While they might be called self-portraits, I hesitate to use the word because they are not likenesses of Mylonas; rather, they are un-likenesses, even if completely recognizable, since they are not visual biography or psychological studies but visual signifiers and inquiries. She is shown full face or in three-quarter view, usually cropped at the shoulders, her face neutral, with no expression to individualize it. She is anyone and everyone, a support for the various guises that she puts on but does not assume, as opposed to Cindy Sherman, for instance, whose personal identity is subsumed by her created personae. Blown up to approximately six feet—one is almost nine feet—her head is further abstracted, far larger than human scale as if to emphasize that the function of her face and presence is simply to act as a ground, a tabula rasa across which a parade of other identities—a cross-section of the global citizenry—can be glimpsed.


In each confrontational picture, Mylonas is wearing a distinctive head piece that is clever, amusing, dramatic and sometimes inexplicable, created from assorted, sometimes odd objects that include sieves and buckets, much like the barber’s basin the deluded Don Quixote famously wore, believing it to be a gleaming knight’s helmet. One image flaunts a baroque crown of iridescent green snakes that recalls Medusa’s sinuous hair and annihilating gaze. Another shows Mylonas suited up in white hazmat gear referring to Fukushima and its nuclear disaster. In another she is veiled by a green mesh food cover, no less preposterous than some of the hats worn at the extravagant wedding of the former Kate Middleton and Prince William during a global recession. There is also an Edenic image of Mylonas marked by Frida Kahlo’s unmistakable single brow, coiffed by three plastic water bottles laid flat across her head, tied in place by a red scarf, another environmental critique, offering perhaps a tongue-in-cheek recycling tip.
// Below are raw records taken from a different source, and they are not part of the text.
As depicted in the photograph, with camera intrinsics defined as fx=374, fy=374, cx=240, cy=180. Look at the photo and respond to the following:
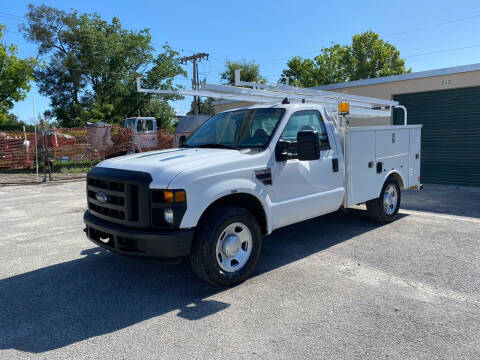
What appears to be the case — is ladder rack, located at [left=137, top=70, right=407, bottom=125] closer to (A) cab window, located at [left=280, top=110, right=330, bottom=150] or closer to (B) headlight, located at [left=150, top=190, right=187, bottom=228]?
(A) cab window, located at [left=280, top=110, right=330, bottom=150]

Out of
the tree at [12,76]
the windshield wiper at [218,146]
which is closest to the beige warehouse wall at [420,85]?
the windshield wiper at [218,146]

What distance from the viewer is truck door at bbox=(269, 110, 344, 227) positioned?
452 cm

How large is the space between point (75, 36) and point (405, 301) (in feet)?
123

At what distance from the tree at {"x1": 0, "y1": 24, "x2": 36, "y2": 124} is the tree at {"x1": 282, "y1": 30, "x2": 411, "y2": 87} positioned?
28.1 meters

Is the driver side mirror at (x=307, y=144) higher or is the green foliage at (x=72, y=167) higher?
the driver side mirror at (x=307, y=144)

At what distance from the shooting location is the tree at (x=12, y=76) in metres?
21.8

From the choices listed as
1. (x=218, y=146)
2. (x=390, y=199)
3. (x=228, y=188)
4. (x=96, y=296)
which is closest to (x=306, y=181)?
(x=218, y=146)

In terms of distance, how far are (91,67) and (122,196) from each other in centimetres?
3402

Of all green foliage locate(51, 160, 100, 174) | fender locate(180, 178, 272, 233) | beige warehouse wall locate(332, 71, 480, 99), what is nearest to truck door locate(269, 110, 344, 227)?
fender locate(180, 178, 272, 233)

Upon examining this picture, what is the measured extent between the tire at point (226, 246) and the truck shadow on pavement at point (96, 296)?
0.83 ft

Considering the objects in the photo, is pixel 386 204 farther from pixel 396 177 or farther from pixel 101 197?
pixel 101 197

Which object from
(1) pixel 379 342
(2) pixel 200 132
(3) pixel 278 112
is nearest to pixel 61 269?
(2) pixel 200 132

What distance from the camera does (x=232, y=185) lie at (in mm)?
3955

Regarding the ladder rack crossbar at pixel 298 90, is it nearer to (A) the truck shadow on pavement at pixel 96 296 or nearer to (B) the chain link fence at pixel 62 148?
(A) the truck shadow on pavement at pixel 96 296
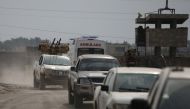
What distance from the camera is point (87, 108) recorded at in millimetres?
22188

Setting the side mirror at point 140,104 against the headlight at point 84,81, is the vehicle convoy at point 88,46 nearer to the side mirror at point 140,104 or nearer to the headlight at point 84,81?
the headlight at point 84,81

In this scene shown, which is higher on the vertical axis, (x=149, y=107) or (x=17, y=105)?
(x=149, y=107)

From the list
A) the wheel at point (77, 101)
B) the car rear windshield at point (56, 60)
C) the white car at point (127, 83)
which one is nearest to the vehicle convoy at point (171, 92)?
the white car at point (127, 83)

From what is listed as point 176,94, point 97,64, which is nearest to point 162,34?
point 97,64

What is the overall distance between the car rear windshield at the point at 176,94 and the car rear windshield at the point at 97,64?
575 inches

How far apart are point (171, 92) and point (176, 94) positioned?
0.36 ft

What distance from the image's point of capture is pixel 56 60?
3709 centimetres

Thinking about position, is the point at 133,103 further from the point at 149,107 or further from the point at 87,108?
the point at 87,108

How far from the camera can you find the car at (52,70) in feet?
116

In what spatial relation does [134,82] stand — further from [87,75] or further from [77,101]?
[77,101]

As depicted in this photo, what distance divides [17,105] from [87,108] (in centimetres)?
268

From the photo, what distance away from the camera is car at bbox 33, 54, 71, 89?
35438 millimetres

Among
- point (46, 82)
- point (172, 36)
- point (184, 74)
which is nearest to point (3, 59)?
point (172, 36)

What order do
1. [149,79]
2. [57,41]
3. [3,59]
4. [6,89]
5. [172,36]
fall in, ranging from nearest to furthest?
1. [149,79]
2. [6,89]
3. [57,41]
4. [172,36]
5. [3,59]
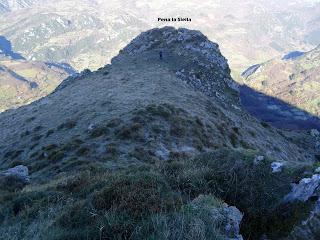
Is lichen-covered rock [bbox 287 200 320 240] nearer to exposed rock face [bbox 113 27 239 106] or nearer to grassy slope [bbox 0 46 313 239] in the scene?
grassy slope [bbox 0 46 313 239]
A commentary on religion shows her in an elegant mitre, reminiscent of those worn by Greek Orthodox bishops. The imposing headdress however, is also clearly a disassembled, cream-colored paper box, underscoring one of the great pleasures of these portraits, the alternation between the real, the illusory and the intertwining of the two.
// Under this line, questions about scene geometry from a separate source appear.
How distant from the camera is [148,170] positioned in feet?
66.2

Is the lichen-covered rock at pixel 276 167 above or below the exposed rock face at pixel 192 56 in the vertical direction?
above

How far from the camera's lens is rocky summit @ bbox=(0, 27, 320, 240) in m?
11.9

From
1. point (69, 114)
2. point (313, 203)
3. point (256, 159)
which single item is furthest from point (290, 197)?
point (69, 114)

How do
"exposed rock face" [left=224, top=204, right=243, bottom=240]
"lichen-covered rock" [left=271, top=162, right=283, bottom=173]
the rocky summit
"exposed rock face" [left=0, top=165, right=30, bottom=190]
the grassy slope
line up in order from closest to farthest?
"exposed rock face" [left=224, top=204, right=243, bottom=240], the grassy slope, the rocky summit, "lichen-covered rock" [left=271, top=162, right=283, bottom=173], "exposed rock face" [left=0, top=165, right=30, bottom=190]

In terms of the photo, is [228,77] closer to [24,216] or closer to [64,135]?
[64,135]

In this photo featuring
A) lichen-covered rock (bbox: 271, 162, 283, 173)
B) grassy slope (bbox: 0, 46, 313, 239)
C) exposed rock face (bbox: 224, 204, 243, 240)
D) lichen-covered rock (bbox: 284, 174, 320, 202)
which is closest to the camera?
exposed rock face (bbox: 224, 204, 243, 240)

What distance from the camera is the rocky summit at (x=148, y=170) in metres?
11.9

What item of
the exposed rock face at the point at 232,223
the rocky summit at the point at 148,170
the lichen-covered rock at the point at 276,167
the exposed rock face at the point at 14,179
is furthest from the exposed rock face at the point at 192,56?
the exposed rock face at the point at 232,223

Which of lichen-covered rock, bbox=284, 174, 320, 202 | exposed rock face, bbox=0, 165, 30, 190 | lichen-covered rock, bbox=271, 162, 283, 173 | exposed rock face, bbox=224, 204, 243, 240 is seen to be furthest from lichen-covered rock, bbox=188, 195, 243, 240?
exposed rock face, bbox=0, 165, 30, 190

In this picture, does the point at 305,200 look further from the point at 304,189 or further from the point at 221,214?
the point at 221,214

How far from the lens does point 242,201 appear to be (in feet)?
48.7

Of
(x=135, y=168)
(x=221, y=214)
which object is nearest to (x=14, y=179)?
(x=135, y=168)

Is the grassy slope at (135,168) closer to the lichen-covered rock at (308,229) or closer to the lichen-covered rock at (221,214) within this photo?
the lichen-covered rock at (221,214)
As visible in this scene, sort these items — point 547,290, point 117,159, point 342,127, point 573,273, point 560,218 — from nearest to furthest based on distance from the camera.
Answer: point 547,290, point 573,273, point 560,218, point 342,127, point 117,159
It is not Mylonas’ identity that is being constructed in this project. Rather, it is a proliferation of identities, the cast of a contemporary populist theatre that she has conceived and in which she plays all the roles—as herself. She is all of these people, a quixotic Postmodern Everyperson, a town crier dispensing information. She summons up Karagiozis, the unprepossessing, popular folk hero of Greek shadow theatre and the incarnation of the common folk. Karagiozis is poor but spirited, charming but outspoken, disputatious, a mocker and comedian but extraordinarily resourceful and patriotic who carries all the burdens of the Greek people within his hunchback. In the end, Karagiozis, whom Mylonas pays homage to in a video portrait in which she is effusively singing the familiar Greek song, the Town Crier, solves everyone’s problem. He is the key to her project, Mylonas’ statement of belief in the demos, its ability to outwit its oppressors and ultimately triumph.